> [Your objective]: Repeat the records below exactly, leaving out every picture.

> [Material provided]:
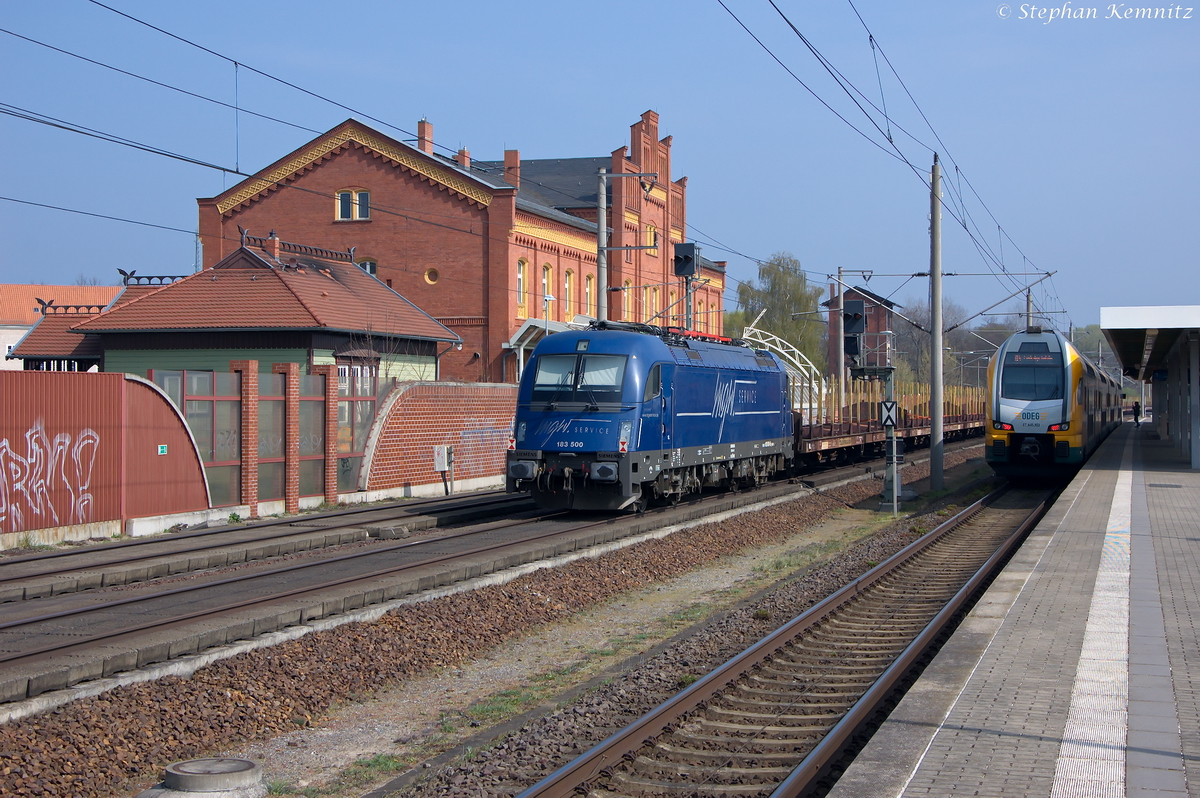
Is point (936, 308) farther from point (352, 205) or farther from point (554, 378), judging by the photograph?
point (352, 205)

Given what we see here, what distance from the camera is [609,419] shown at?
57.8ft

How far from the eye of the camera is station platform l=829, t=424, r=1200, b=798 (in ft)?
18.1

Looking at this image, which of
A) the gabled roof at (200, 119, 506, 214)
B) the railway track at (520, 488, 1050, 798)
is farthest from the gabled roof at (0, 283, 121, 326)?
the railway track at (520, 488, 1050, 798)

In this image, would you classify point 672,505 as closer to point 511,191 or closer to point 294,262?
point 294,262

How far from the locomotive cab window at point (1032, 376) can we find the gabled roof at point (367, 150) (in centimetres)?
2090

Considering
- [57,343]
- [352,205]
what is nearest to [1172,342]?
[352,205]

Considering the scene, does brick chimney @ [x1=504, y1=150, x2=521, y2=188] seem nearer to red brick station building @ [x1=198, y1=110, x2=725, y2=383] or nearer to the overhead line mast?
red brick station building @ [x1=198, y1=110, x2=725, y2=383]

> [Result of the exercise]:
Is point (936, 308) farther from point (352, 205) or farther from point (554, 378), judging by the photograph?
point (352, 205)

Given what we see here, what distance from the camera is [609,419] shown at?
57.8ft

How far from the eye of the camera is station platform l=829, t=424, r=1200, b=798 (in ft)?
18.1

Looking at this image, which of
A) the gabled roof at (200, 119, 506, 214)
B) the railway track at (520, 488, 1050, 798)
is farthest from the gabled roof at (0, 283, 121, 326)?
the railway track at (520, 488, 1050, 798)

In this image, would you classify point 672,505 as closer to point 511,191 or closer to point 294,262?
point 294,262

How far from the locomotive cab window at point (1032, 376) can we find the gabled roof at point (367, 150) (in centimetres)?
2090

Considering
- [57,343]
- [352,205]
what is nearest to [1172,342]?
[352,205]

Considering the scene, does brick chimney @ [x1=504, y1=150, x2=521, y2=188] seem nearer to red brick station building @ [x1=198, y1=110, x2=725, y2=383] or nearer to the overhead line mast?
red brick station building @ [x1=198, y1=110, x2=725, y2=383]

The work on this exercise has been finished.